Anyhow. The flat surface of nut collar meeting flat face of the Vitesse rims seems to exert extra stress on the studs. I'm afraid to pull hard now. Recommended torque settings, anyone?
 
Tor said:
Recommended torque settings, anyone?

65 lb/ft on the Vitesse wheels with the SD1 studs n nuts.

I would use that for yours but would be a little worried that you have broken two already :shock:

Richard
 
New springs fitted, Vitesse wheels on, torqued to 66 lb/ft. New issues surface, but anyways. After having faffed about with saggy springs and soft shock settings since I got the car, I decided I would also turn up the Konis to a quarter-turn from max just to make sure I'd get a firm result to start with, and rather dial back if need be. And - waahey! :D Ride height now looks perfect, but more importantly the rear suspension is really taut. Body roll is reduced by leaps and bounds, and in terms of firmness it's in the same ball park as my 3 series Bimmer :shock: It's firmer than the front to be sure, and after some run-in time I'll probably turn back the shock rebound by a good bit and see how that affects everything. This mod and 205/60s on 6.5" Vitesse rims means the car is rather different to drive. I'm starting to like it a lot...

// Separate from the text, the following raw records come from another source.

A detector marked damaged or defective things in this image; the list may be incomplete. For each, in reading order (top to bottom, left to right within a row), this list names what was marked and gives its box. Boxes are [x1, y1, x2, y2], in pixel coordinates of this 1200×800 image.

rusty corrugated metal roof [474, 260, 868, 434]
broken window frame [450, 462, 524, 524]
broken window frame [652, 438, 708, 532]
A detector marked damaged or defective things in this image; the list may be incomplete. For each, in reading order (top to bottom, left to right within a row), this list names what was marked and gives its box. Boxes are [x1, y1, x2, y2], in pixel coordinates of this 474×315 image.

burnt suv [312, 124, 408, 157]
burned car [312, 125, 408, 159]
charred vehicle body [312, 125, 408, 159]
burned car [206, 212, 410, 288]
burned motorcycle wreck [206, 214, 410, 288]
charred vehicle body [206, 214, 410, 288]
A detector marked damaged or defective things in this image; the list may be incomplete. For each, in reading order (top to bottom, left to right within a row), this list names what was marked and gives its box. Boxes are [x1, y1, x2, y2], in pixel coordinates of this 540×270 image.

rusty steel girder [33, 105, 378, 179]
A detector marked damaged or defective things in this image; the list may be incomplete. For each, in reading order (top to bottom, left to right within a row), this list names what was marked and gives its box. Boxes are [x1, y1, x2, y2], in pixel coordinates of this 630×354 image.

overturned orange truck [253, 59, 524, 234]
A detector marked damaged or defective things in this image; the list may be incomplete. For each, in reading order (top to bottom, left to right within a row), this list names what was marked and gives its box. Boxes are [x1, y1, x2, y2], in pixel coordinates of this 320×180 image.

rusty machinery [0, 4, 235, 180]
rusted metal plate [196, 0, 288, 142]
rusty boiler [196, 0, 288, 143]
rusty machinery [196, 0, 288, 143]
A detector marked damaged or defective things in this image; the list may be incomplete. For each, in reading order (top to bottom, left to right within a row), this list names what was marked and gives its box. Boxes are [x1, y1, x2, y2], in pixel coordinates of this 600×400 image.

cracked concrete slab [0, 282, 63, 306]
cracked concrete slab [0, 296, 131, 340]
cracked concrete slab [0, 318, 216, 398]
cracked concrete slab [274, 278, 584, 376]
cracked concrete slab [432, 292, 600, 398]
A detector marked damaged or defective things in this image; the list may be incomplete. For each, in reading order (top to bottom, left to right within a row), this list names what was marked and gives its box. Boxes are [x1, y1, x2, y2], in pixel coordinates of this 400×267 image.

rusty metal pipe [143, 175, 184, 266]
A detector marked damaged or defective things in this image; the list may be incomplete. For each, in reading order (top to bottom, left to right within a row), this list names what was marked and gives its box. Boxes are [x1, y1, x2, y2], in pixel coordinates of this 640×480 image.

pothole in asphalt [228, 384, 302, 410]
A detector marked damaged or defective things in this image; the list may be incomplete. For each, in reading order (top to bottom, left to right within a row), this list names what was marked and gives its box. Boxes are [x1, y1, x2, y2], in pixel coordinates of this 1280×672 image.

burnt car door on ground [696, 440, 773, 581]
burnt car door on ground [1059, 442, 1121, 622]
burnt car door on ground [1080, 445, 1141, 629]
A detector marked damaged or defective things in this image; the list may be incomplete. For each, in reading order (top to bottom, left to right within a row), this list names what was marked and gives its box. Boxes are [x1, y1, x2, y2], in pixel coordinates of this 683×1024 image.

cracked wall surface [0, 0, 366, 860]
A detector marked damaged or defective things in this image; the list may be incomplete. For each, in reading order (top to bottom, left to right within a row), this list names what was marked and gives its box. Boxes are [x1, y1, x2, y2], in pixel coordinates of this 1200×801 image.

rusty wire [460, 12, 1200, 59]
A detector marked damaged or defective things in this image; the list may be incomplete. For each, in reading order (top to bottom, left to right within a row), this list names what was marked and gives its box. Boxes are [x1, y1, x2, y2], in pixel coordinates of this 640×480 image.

There is a drivetrain vibration covered in a separate thread that will need dealing with. I keep throwing new service parts at the car, hoping annoyances will go away, so too in this case. Two new propshaft UJs have been eBayed this morning.

To celebrate the sporting new stance of the car I reserved the Sunday for a spot of fettling - ie. first wash in 18 months. The wheels have been in storage for six years but they cleaned up very well - looks like they've been powder-coated in the not-too distant past. After this I went out to the coast with the camera to take a pic or two in the fading light.